Could the dismissal of Protiviti’s appeal against MMG’s DIFC Courts legal case offer fresh hope to Saudi Arabia’s Al-Mojil family? James Morgan finds out

Legal technicalities: Could a decision favouring the Al-Mojil family in DIFC Courts form part of a future appeal in Saudi Arabia?
Legal technicalities: Could a decision favouring the Al-Mojil family in DIFC Courts form part of a future appeal in Saudi Arabia?

Earlier this year, Construction Week published an analysis piece on the legal battle surrounding the misrepresentation of Mohammad Al-Mojil Group’s (MMG) value (‘The case that nobody won’, CW 616).

The long-running dispute stretches back to July 2012, when the publicly traded contractor incurred significant losses.

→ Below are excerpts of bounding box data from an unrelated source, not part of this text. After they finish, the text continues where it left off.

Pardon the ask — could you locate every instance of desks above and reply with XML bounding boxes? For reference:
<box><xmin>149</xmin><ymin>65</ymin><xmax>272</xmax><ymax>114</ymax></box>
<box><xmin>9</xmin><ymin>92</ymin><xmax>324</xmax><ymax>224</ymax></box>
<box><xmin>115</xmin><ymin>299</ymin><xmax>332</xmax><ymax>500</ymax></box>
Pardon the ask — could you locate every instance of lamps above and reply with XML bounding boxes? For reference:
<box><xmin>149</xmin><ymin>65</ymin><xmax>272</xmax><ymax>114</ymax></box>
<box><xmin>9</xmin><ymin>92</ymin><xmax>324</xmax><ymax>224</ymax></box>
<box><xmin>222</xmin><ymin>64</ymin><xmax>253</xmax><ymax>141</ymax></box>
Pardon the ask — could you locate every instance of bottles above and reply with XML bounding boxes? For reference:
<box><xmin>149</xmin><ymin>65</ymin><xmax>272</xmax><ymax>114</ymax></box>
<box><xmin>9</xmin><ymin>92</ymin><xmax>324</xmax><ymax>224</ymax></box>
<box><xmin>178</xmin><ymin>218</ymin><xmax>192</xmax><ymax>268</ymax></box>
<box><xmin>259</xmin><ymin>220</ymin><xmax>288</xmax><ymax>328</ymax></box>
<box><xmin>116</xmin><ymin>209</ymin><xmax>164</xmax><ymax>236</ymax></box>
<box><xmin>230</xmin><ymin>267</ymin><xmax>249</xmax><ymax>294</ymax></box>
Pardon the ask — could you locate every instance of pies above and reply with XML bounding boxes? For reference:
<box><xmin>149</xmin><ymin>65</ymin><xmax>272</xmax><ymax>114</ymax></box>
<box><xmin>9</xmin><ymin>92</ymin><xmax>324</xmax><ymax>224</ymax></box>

It was at this point that the kingdom’s Capital Market Authority (CMA) suspended trading of MMG shares on the Saudi Stock Exchange, Tadawul.

In June 2016, the CMA’s Committee for the Resolution of Securities Disputes (CRSD) imposed prison sentences on three MMG executives, including the company’s founder, Mohammad Al-Mojil, and his son, Adel Al-Mojil. Messrs Al-Mojil both received five-year custodial terms for misrepresenting MMG’s value, and a third unnamed executive was sentenced to three years in prison.

Yet ever since the CMA first launched its investigation into MMG’s operations and financial reporting in 2013, the Al-Mojils have denied any wrongdoing – and in the strongest possible terms. The family’s primary objections centre on a report conducted by financial consultancy, Protiviti Member Firm (Middle East) Ltd, at the behest of the CMA.

Messrs Al-Mojil argue that the CMA’s investigation relied “almost exclusively” on Protiviti’s report – a document that they claim contains serious errors and misrepresentations.

A statement released on behalf of the family earlier this year said: “Messrs Al-Mojil have brought legal proceedings against Protiviti in relation to [its] report. They allege that Protiviti lacked even a licensed capacity to undertake the work. Furthermore, they allege that the report contains significant material errors, misrepresentations and untrue statements, and is defamatory, making arbitrary and unproven allegations. These proceedings are currently ongoing in the DIFC [Dubai International Financial Centre] Courts.”

Protiviti, which is registered in DIFC, is reported to have responded to the aforementioned legal proceedings by objecting to the validity of the Al-Mojil family’s case. However, last week, it emerged that the consultancy’s appeal had failed.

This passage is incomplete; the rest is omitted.